Lane is a Senior Software Engineer for ThreeWill. He is a strong technology expert with a focus on programming, network and hardware design, and requirements and capacity planning. He has an exceptional combination of technical and communication skills.
For a project, we recently had to implement a mechanism for performing bulk data operations. Essentially, the customer wanted for an end user to upload an Excel file with a bunch of tabular data in it that we would then process and insert into SQL Server. We knew the act of processing and inserting could be very time consuming (we estimated it would be ~30 seconds/row x 10,000 max rows = ~1.2 days) so we wanted something very robust. Simply working in the application pool wasn’t an option, IIS would time us out. When coding the on-premise implementation, we just used a Windows service to watch for a file event in a folder that would process the file uploaded by the user. Easy peasy lemon squeezy.
However, Azure works differently. To have the equivalent of a Windows service in Azure we either needed a Worker Role or an Azure Fabric Stateless Worker. Both of these approaches were undesirable since worker roles always consume resources, even when they are idle. This bulk import process would be used once, maybe twice, in the initial phases of an engagement and then never again over the course of months (or maybe even years). That means that money is being spent even when nothing is happening.
Our first idea for solving this was to use an Azure Function App. A Function allowed us to listen to an Azure BLOB storage account for when a file was written and then react accordingly. However, we quickly realized that Function Apps have a 5-minute timeout (at least the Consumption plan ones do, I think the ‘always on’ Functions do not have this limitation) and our job had the likelihood of running for days.
The next couple ideas we tried out were very complicated, and in the end, none of them worked. That’s when we stumbled across Azure Batch Services. Batch Services are a way to run very long running operations much like the worker roles. However, unlike Worker Roles, you only pay for Batch Services when a batch job is running. The Azure Team were even nice enough to provide some example projects that showed how to wire up a job, start it, monitor it, and eventually kill it when its done (and all kinds of other very helpful things). Even better, we learned we could set up a Function App to trigger off a file being written to BLOB storage that would start the batch job, but the Function App didn’t have to wait until the job was completed, so we weren’t limited by the 5-minute timeout any longer. Even better, when setting up a job, you can specify how many cores and nodes in the batch cluster you want. That allows us to “preflight” the job by looking at how many records we will be importing and scale our job accordingly. Very slick!
It feels weird writing a blog post without code so here are some steps that should get you pointed in the right direction:
- Create a Batch Service account from the Azure Portal.
- Grab one of the sample projects from the Github project I linked above. I used HelloWorld as a starting place.
- Open Main.cs and comment out the lines for Console.ReadLine at the end of Main() (~line 38), and the call to WaitForJobAndPrintOutputAsync (~line 71) and all the code in the Finally block (~line 75-80) in HelloWorldAsync() (mainly we just want HelloWorld to tee up the job and not wait for it to finish). Save and compile everything.
- Make sure your Azure specific settings (keys, URL, etc.) are saved in Common’s AccountSettings.settings.
- Create a new Function App. Add a BlobTrigger-CSharp Function and add the following code into Run (you will also need to add ‘using System.Diagnostics’ at the top):
Process process = new Process(); process.StartInfo.FileName = @"D:\home\site\wwwroot\BlobTriggerCSharp1\HelloWorld\HelloWorld.exe"; process.StartInfo.Arguments = ""; process.StartInfo.UseShellExecute = false; process.StartInfo.RedirectStandardOutput = true; process.StartInfo.RedirectStandardError = true; process.Start(); string output = process.StandardOutput.ReadToEnd(); string err = process.StandardError.ReadToEnd(); log.Info(output); process.WaitForExit();
- Open the Function App settings and open Kudu. Use Kudu to upload the contents of the HelloWorld Debug folder into the Function App.
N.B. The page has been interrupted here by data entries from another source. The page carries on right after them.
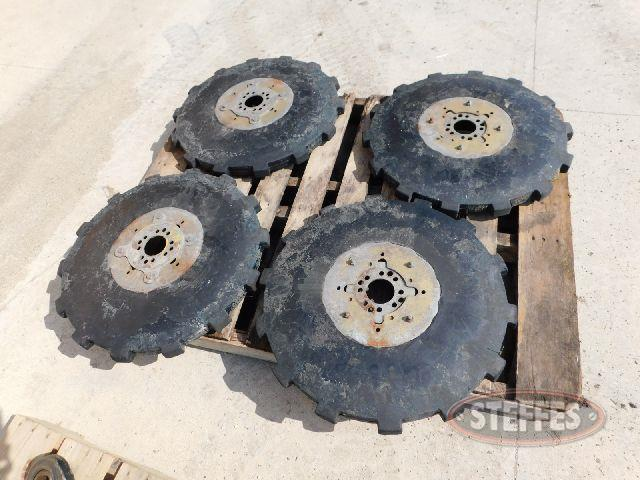 Set of (4) ATV ditching wheels,_1.jpg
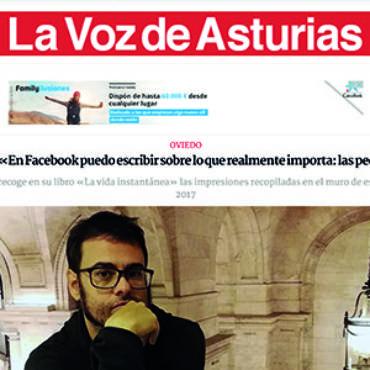 La Voz de Asturias – Sergio C. Fanjul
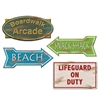 Beach Sign Cutouts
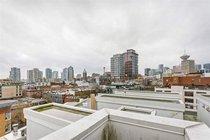 705 27 ALEXANDER STREET, Vancouver - R2332179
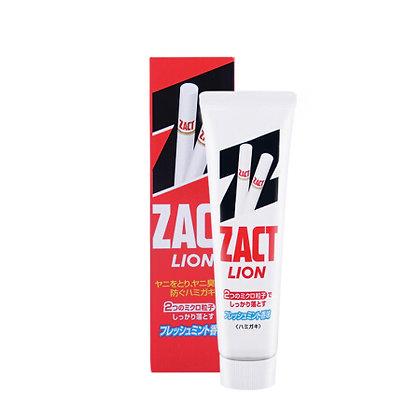 獅王ZACT牙膏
- Configure the BLOB triggers for the Function App using any path and storage account you want to.
- If needed, correct the path to the EXE above.
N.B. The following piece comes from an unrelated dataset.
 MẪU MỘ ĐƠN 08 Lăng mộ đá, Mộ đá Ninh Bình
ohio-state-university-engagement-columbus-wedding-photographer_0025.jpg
- Open Azure Storage Explorer and upload a file to the storage account you configured in #7.
You should now see your HelloWorld job if you navigate to the Batch Service’s Jobs in the Azure Portal. Note that because we took out the code to delete the job once its done from HelloWorld, you will need to add that logic somewhere else in your workflow (maybe another BLOB trigger that kicks off another Azure Function App).
And that’s it. An on-demand, scalable batch processing mechanism that works (and costs us money) only when we want it to.